Mining has for a long time been an important aspect of Malian economy. Gold accounted for some 80% of mining activity in the mid-2000s. Over the years, gold was collected in smaller towns and then sold with no regulation to larger dealers who eventually sold it to smelters in Europe.
When Mohamed Diarra got a job at Mali’s Investment Promotion Agency in 2009 as head of infrastructure and energy, there was no clear cut policy on mining. “I was promoting mining and energy but I was not a mining expert. There were so many pitfalls working against Mali’s mining industry,” he says.
When he got an opportunity to study for a Master’s degree in Australia on a scholarship funded by the Australian Government, he decided to study Mineral and Energy Economics. His research focusing on doing business in West Africa in mining taught him all the technical terms in mining. “I learnt how to rank companies in terms of the best to do with business,” says the 2013 Alumnus of Curtin University.
Back home, as the Head of Mission at the Ministry of Mines, Mohamed has a vision for Mali’s mining sector. “We are currently working on investment promotion policies, artisanal mining issues, a patrimony company and local content. These are all in development stages, but are evolving rapidly.

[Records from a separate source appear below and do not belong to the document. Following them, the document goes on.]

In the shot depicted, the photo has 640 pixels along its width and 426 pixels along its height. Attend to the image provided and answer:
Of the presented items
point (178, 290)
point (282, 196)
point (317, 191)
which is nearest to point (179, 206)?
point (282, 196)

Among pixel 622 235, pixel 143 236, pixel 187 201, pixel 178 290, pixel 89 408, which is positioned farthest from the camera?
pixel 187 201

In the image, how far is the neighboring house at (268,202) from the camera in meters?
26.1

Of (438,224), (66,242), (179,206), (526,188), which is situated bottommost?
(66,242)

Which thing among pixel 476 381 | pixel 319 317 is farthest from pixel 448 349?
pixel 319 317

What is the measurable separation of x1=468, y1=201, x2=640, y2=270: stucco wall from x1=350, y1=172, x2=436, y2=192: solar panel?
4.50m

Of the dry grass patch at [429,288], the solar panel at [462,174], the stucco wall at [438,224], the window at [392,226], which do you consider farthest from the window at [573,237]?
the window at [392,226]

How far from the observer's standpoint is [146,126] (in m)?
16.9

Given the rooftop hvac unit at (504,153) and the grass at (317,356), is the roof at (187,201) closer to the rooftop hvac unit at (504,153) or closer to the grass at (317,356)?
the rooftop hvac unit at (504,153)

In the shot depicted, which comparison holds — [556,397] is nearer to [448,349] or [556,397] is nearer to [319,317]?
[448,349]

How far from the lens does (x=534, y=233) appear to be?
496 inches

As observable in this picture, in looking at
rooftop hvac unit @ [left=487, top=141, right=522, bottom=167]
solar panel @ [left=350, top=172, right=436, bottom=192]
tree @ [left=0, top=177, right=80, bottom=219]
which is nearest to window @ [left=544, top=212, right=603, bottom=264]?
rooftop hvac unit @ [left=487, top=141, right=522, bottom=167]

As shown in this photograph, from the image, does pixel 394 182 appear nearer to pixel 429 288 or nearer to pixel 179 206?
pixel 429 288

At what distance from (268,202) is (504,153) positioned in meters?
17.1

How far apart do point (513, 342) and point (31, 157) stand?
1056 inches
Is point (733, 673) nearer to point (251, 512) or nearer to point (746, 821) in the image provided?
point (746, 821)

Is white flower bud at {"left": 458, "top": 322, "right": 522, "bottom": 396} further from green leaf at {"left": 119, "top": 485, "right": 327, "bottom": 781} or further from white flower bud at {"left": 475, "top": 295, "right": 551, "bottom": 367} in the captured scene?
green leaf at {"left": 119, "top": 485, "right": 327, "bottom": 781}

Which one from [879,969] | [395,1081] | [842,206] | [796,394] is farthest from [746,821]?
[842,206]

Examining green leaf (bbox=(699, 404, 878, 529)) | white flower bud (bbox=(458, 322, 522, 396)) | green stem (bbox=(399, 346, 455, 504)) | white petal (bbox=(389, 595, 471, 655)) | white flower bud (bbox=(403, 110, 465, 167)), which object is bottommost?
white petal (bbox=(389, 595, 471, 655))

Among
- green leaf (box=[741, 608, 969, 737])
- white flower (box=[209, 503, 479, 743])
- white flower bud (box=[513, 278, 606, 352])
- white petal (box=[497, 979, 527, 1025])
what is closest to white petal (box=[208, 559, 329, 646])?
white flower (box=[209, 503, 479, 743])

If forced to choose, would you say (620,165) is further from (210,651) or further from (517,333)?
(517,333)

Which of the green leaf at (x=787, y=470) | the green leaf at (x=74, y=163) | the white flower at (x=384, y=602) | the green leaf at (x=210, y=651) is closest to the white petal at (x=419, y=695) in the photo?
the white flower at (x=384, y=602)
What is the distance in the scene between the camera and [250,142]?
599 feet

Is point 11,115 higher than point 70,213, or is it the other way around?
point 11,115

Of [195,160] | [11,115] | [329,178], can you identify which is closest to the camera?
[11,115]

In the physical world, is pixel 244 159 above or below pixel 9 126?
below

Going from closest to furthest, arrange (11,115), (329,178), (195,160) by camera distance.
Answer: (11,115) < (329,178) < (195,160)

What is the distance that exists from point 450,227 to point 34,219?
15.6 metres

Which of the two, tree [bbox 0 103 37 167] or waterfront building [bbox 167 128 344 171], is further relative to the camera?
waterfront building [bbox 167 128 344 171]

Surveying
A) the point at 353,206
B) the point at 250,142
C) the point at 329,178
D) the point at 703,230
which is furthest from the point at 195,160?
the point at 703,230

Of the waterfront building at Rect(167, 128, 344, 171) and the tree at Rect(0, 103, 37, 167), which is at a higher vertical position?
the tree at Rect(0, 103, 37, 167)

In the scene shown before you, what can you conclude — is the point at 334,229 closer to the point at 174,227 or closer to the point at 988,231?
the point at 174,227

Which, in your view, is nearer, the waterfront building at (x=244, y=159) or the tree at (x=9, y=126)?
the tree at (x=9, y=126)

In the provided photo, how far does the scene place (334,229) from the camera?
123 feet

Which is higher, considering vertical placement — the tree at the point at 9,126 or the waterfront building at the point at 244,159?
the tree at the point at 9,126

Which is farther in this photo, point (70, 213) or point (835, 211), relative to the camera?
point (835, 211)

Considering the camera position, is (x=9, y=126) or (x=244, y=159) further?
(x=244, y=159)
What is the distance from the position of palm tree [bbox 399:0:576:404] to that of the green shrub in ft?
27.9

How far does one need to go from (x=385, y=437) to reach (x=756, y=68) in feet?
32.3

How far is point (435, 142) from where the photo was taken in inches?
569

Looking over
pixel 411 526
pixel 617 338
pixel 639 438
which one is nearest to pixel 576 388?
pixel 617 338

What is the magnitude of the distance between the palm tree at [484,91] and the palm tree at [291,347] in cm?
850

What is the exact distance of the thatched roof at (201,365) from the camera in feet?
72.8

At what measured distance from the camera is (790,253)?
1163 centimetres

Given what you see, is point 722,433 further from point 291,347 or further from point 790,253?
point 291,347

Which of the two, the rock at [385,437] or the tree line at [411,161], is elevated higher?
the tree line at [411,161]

The vision of the Ministry is to increase the added value in the mining sector to act as a motor for the Malian economy. I want my country to get the best while negotiating for mining deals with mining companies,” he says.
Mohamed has brought in a new dimension in mining in Mali. The country has participated in various mining events in Qatar, South Africa, Canada, England, China and Australia. “These trips have allowed us to meet with potential investors and financiers attracting and retaining foreign direct investment in the mining sector in some Greenfield projects in gold, manganese and iron ore exploration. “I came back at the right time because there is room for change,” he says.